CERITANEGERI. TANA TORAJA — Akses jalan yang rusak parah kembali menyulitkan warga di Kecamatan Simbuang, Kabupaten Tana Toraja, Sulawesi Selatan. Jenazah seorang warga bernama Kalimbuang (60) terpaksa ditandu sejauh kurang lebih 10 kilometer karena kendaraan tidak dapat melintas.
Kalimbuang sebelumnya meninggal dunia di Rumah Sakit Tajuddin, Makassar, pada Minggu (5/4/2026).
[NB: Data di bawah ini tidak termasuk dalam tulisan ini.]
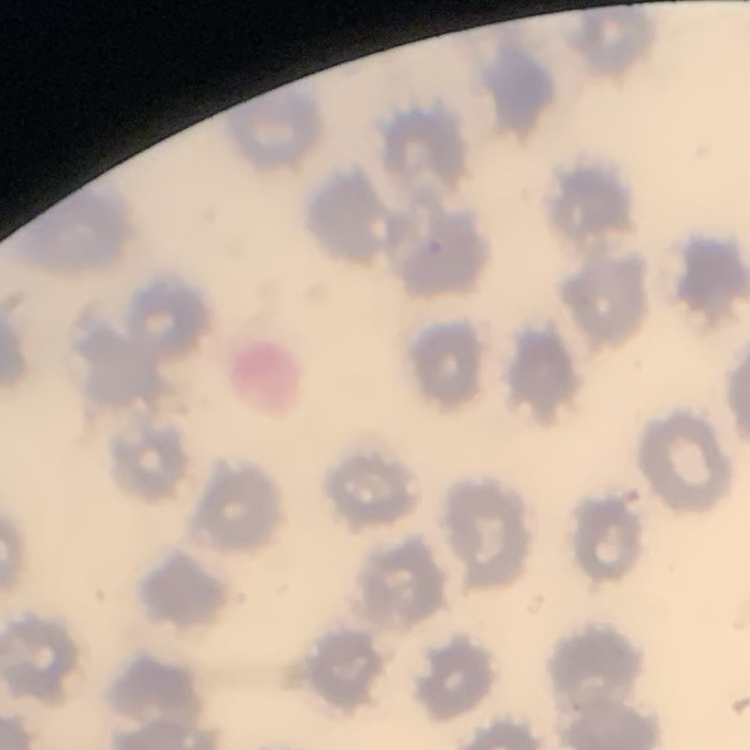

They show no rouleaux formation.

preparation = thin blood smear
image type = square crop of a larger photomicrograph
stain = Field's or GiemsaLocate and identify every blood parasite.
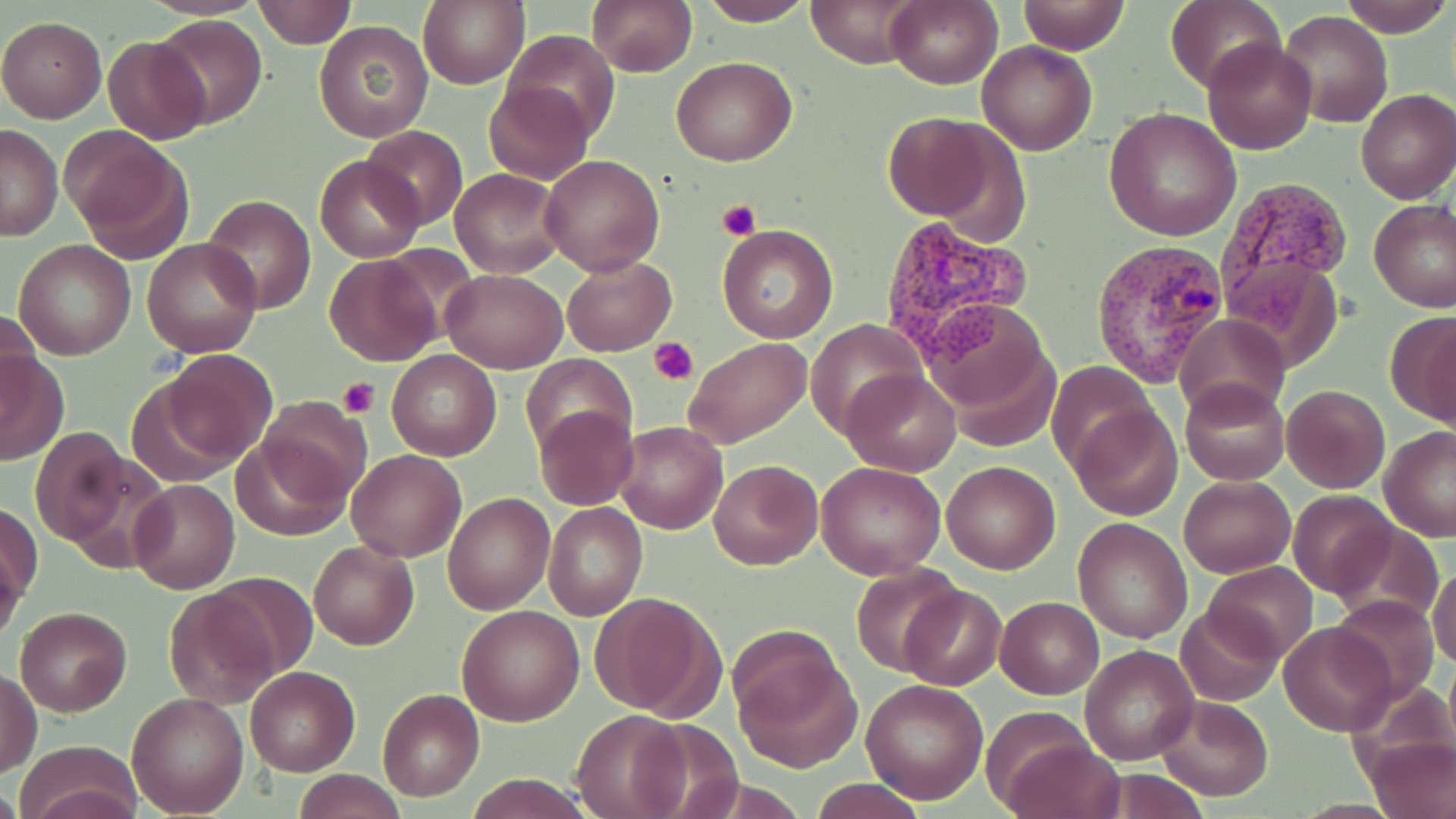

Approximate bounding boxes as (x1,y1)-(x2,y2) corner pairs in pixels.
Plasmodium vivax-infected red blood cells: (1218,177)-(1351,303), (875,213)-(1032,361), (1089,239)-(1229,387).
No Plasmodium falciparum, Plasmodium ovale, Plasmodium malariae, Babesia divergens, or Trypanosoma brucei observed.

slide_level_diagnosis: Plasmodium vivax
field_of_view: one of a larger specimen
platelet_locations: 'approximate bounding boxes as (x1,y1)-(x2,y2) corner pairs in pixels: (718,199)-(760,240), (649,338)-(697,384), (339,376)-(380,417)'
stain: May-Grünwald-Giemsa
magnification: 1000x
image_size: 1456×819 pixels
modality: optical microscopy
preparation: thin blood smear
uninfected_red_blood_cell_locations: 'approximate bounding boxes as (x1,y1)-(x2,y2) corner pairs in pixels: (251,0)-(354,47), (417,0)-(528,89), (587,0)-(697,76), (696,0)-(817,26), (808,0)-(919,68), (885,0)-(1002,89), (1015,0)-(1130,54), (1340,0)-(1454,37), (1165,2)-(1286,94), (1278,10)-(1393,127), (152,14)-(267,129), (0,16)-(106,122), (313,19)-(434,143), (503,30)-(618,138), (103,35)-(212,145), (1202,37)-(1318,155), (977,39)-(1097,156), (673,56)-(796,167), (483,80)-(593,185), (1355,90)-(1456,204), (1104,108)-(1242,243), (883,112)-(1004,221), (0,125)-(62,240), (360,125)-(467,233), (64,128)-(189,256), (315,154)-(423,262), (540,155)-(667,275), (450,168)-(565,278), (203,195)-(316,313), (1370,198)-(1456,311), (716,224)-(839,343), (13,239)-(137,360), (141,239)-(263,358), (325,254)-(441,365), (561,255)-(675,356), (1224,256)-(1344,369), (440,270)-(568,373), (415,280)-(548,430), (922,297)-(1052,419), (2,308)-(42,405), (1385,309)-(1456,428), (1175,314)-(1289,421), (806,320)-(929,435), (684,338)-(811,450), (0,348)-(68,464), (386,350)-(502,460), (154,352)-(276,469), (520,354)-(637,455), (1046,361)-(1155,470), (842,368)-(961,475), (1179,380)-(1289,484), (1283,384)-(1389,492), (254,397)-(372,507), (1069,403)-(1182,520), (535,405)-(638,512), (614,422)-(728,534), (1380,426)-(1456,541), (31,429)-(131,548), (231,432)-(352,541), (52,447)-(176,572), (346,449)-(466,561), (708,459)-(822,570), (942,461)-(1059,574), (817,462)-(947,581), (395,468)-(531,597), (1178,474)-(1296,577), (128,478)-(240,595), (443,491)-(556,615), (1289,491)-(1397,600), (1,501)-(41,611), (544,503)-(646,620), (1073,517)-(1193,643), (1327,521)-(1442,629), (308,539)-(419,650), (0,548)-(25,645), (1203,561)-(1318,663), (850,563)-(964,676), (1429,568)-(1456,670), (204,572)-(323,679), (898,585)-(1005,691), (164,588)-(279,708), (591,592)-(724,720), (1332,595)-(1439,702), (996,596)-(1104,698), (1174,604)-(1284,706), (457,605)-(585,726), (15,607)-(132,716), (1278,621)-(1397,736), (730,626)-(856,768), (1081,645)-(1198,764), (245,666)-(358,775), (1,669)-(42,777), (860,678)-(988,805), (377,688)-(484,801), (126,691)-(250,815), (1153,695)-(1273,803), (571,708)-(689,818), (997,735)-(1126,819), (1366,735)-(1454,819), (15,740)-(143,818), (292,770)-(407,819), (464,774)-(595,817), (807,778)-(927,819)'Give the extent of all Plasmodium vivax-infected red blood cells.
Jenazah kemudian dibawa menggunakan ambulans menuju kampung halamannya. Namun, perjalanan terhenti saat memasuki wilayah Puangbembe akibat kondisi jalan yang berlumpur dan tidak bisa dilalui kendaraan.
Keluarga bersama warga setempat akhirnya harus memikul jenazah secara bergantian menuju rumah duka di Balattaki, Lembang Simbuang.
Salah satu keluarga almarhum, Paulus Tangipayuk, mengatakan bahwa kondisi ini bukan pertama kali terjadi. Warga di wilayah tersebut sudah lama menghadapi keterbatasan akses akibat infrastruktur jalan yang rusak.
“Sudah sering terjadi. Bukan hanya jenazah, warga yang sakit juga harus ditandu kalau ingin berobat ke kota,” ujarnya, Selasa (7/4/2026).
Menurutnya, medan jalan yang berlumpur dan curam membuat kendaraan, termasuk ambulans, tidak dapat menjangkau sejumlah wilayah di Simbuang. Hal ini kerap berdampak pada keterlambatan penanganan medis.
Ia juga mengungkapkan kejadian memilukan yang pernah dialami warga sebelumnya, di mana seorang ibu hamil terpaksa melahirkan di tengah perjalanan karena tidak sempat mencapai fasilitas kesehatan. Bayi yang dilahirkan saat itu tidak berhasil diselamatkan.
Warga berharap pemerintah segera melakukan perbaikan infrastruktur jalan di wilayah tersebut. Pasalnya, kondisi jalan yang tidak layak dinilai menghambat aktivitas masyarakat serta membahayakan keselamatan, terutama dalam situasi darurat.